Rewrite everything from the start of the records down through the line containing "143L159 147H174L177 144V129L169", changing "mask_svg" to "outline_svg" and keeping everything else the same.

## Begin Input data

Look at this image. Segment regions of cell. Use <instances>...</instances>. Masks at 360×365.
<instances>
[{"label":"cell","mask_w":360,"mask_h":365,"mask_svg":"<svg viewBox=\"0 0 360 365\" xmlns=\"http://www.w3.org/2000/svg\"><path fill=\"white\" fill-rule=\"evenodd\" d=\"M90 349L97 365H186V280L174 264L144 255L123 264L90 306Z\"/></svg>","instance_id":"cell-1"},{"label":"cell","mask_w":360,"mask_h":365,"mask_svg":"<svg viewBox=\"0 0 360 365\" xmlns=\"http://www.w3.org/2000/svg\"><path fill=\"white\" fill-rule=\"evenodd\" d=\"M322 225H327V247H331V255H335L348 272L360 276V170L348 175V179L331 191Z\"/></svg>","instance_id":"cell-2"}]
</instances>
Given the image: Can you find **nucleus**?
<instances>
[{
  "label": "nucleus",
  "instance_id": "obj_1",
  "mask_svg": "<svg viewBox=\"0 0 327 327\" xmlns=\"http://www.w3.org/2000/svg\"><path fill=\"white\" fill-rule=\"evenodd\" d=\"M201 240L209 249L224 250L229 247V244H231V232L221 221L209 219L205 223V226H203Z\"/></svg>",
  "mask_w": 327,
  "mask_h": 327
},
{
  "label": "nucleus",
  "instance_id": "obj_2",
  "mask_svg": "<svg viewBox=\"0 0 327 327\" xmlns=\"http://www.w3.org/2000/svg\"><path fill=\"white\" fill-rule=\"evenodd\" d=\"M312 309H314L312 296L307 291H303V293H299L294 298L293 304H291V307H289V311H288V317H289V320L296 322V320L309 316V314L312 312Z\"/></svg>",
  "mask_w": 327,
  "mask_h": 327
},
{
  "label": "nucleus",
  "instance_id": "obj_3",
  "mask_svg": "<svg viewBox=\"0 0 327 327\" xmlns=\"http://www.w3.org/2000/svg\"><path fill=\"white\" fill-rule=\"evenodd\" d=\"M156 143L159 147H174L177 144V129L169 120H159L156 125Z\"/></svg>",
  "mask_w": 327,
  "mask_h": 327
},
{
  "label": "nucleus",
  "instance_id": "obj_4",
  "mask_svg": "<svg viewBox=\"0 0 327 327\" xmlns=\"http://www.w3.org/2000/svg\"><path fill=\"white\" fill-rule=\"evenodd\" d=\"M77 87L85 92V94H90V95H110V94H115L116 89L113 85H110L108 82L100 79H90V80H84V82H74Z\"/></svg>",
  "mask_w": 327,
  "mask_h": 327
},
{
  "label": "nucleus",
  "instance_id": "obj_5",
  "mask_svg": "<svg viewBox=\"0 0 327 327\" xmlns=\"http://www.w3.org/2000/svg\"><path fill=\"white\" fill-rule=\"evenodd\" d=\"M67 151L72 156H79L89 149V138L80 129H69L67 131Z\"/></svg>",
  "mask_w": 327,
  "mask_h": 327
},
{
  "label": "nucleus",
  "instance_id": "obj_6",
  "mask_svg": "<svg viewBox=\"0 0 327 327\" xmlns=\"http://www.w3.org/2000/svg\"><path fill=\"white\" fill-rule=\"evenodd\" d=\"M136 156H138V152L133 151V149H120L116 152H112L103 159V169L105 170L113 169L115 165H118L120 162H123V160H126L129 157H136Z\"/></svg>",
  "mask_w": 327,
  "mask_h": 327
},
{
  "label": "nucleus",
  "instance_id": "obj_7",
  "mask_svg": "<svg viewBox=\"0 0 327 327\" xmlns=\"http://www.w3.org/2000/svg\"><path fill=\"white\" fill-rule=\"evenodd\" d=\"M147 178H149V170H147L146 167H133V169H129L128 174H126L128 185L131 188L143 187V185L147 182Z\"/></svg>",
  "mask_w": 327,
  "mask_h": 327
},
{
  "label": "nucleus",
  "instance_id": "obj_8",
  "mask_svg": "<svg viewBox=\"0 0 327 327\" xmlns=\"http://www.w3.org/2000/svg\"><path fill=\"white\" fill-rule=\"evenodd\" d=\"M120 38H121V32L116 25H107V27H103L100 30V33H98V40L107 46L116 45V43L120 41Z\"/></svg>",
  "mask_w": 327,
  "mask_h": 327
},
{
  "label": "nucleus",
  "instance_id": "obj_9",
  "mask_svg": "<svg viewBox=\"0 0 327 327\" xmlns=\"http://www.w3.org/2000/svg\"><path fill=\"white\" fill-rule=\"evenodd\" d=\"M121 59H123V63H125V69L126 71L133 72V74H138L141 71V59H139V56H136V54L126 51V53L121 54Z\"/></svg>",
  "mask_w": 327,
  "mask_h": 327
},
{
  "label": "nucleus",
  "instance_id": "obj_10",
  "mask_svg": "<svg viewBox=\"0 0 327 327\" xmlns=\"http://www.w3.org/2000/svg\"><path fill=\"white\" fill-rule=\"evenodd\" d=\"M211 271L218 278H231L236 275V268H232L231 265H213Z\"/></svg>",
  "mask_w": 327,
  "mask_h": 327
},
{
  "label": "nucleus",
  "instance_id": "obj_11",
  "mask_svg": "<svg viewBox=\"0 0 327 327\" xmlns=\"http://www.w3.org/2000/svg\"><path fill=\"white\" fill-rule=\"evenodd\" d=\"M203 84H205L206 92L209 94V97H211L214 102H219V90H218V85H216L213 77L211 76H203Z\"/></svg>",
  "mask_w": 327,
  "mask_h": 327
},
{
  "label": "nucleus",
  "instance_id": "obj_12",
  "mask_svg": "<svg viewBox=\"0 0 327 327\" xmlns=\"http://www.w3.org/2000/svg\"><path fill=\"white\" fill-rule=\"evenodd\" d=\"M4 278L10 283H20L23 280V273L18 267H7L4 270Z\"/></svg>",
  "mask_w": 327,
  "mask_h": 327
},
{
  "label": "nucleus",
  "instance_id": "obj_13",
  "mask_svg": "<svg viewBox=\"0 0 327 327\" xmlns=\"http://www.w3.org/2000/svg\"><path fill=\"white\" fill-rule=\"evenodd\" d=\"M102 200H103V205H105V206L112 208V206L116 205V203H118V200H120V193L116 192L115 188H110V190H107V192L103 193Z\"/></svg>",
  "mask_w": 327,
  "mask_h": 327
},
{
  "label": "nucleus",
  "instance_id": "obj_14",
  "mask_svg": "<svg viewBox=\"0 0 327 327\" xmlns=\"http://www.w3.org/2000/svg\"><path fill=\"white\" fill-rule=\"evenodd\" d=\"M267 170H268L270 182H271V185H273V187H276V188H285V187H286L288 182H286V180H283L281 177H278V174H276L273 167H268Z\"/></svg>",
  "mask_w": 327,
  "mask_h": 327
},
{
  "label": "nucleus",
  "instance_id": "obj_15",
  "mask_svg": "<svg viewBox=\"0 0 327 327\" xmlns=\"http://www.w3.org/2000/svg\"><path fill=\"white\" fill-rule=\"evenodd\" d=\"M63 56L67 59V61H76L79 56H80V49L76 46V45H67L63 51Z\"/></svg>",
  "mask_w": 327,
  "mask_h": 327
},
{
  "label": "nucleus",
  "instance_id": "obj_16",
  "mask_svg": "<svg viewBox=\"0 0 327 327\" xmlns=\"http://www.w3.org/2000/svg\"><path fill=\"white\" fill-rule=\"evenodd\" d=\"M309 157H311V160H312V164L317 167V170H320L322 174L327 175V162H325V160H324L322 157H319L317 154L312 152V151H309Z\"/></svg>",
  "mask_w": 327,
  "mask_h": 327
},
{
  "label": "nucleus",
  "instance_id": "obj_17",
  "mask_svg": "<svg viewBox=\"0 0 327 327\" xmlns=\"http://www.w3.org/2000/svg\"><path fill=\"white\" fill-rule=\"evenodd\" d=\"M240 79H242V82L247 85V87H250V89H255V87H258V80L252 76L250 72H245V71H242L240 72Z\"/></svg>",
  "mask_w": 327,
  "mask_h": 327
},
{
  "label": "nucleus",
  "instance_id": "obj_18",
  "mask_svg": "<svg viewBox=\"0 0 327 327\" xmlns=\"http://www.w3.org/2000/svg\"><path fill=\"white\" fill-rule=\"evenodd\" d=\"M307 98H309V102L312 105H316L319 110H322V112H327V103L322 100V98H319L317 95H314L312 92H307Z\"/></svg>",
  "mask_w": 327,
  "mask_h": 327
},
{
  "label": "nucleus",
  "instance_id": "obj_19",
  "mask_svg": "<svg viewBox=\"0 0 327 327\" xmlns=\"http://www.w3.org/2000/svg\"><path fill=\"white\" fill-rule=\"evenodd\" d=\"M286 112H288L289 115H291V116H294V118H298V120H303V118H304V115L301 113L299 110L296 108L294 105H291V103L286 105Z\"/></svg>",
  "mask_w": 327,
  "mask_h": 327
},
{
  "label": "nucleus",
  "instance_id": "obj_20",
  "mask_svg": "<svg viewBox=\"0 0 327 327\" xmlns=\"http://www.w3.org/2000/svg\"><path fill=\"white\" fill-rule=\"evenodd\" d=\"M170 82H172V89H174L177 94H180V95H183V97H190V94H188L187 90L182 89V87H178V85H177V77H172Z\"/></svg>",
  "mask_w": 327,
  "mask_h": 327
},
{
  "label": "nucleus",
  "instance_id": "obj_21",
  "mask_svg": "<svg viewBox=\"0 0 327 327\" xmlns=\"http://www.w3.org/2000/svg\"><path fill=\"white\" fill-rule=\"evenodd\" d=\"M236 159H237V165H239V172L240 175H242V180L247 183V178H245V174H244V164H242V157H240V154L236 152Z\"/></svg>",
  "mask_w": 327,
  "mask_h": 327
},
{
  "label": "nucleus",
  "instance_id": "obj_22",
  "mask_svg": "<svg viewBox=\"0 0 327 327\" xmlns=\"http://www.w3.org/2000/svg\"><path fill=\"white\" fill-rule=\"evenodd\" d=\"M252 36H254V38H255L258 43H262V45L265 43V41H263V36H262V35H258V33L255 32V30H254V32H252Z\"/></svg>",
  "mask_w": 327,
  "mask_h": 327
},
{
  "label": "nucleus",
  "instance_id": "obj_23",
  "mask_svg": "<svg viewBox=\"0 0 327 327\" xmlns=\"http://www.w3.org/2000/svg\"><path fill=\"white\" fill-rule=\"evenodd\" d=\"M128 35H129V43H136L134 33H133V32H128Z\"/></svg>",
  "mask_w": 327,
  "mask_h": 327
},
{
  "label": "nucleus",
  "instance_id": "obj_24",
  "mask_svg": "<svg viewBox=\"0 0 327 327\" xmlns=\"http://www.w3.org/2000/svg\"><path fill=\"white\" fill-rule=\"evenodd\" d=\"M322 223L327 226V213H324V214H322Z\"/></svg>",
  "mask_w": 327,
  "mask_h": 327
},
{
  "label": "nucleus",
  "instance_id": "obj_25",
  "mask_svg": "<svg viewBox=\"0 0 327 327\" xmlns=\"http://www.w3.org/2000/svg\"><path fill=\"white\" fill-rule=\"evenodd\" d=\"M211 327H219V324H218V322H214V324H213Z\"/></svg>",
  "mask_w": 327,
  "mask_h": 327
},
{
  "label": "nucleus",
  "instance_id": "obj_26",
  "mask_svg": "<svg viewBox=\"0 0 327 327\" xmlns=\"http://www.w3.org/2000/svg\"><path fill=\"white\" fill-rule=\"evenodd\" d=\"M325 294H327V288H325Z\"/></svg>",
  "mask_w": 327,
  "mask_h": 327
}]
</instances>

## End Input data

Solved exercise
Look at this image. Segment regions of cell. Use <instances>...</instances>. Masks at 360×365.
<instances>
[{"label":"cell","mask_w":360,"mask_h":365,"outline_svg":"<svg viewBox=\"0 0 360 365\" xmlns=\"http://www.w3.org/2000/svg\"><path fill=\"white\" fill-rule=\"evenodd\" d=\"M90 349L97 365H186V280L174 264L144 255L123 264L90 306Z\"/></svg>","instance_id":"cell-1"},{"label":"cell","mask_w":360,"mask_h":365,"outline_svg":"<svg viewBox=\"0 0 360 365\" xmlns=\"http://www.w3.org/2000/svg\"><path fill=\"white\" fill-rule=\"evenodd\" d=\"M322 225H327V247H331V255H335L348 272L360 276V170L348 175V179L331 191Z\"/></svg>","instance_id":"cell-2"}]
</instances>
Given the image: Can you find **nucleus**?
<instances>
[{
  "label": "nucleus",
  "instance_id": "obj_1",
  "outline_svg": "<svg viewBox=\"0 0 327 327\" xmlns=\"http://www.w3.org/2000/svg\"><path fill=\"white\" fill-rule=\"evenodd\" d=\"M201 240L209 249L224 250L229 247V244H231V232L221 221L209 219L205 223V226H203Z\"/></svg>",
  "mask_w": 327,
  "mask_h": 327
},
{
  "label": "nucleus",
  "instance_id": "obj_2",
  "outline_svg": "<svg viewBox=\"0 0 327 327\" xmlns=\"http://www.w3.org/2000/svg\"><path fill=\"white\" fill-rule=\"evenodd\" d=\"M312 309H314L312 296L307 291H303V293H299L294 298L293 304H291V307H289V311H288V317H289V320L296 322V320L309 316V314L312 312Z\"/></svg>",
  "mask_w": 327,
  "mask_h": 327
},
{
  "label": "nucleus",
  "instance_id": "obj_3",
  "outline_svg": "<svg viewBox=\"0 0 327 327\" xmlns=\"http://www.w3.org/2000/svg\"><path fill=\"white\" fill-rule=\"evenodd\" d=\"M156 143L159 147H174L177 144V129L169 120H159L156 125Z\"/></svg>",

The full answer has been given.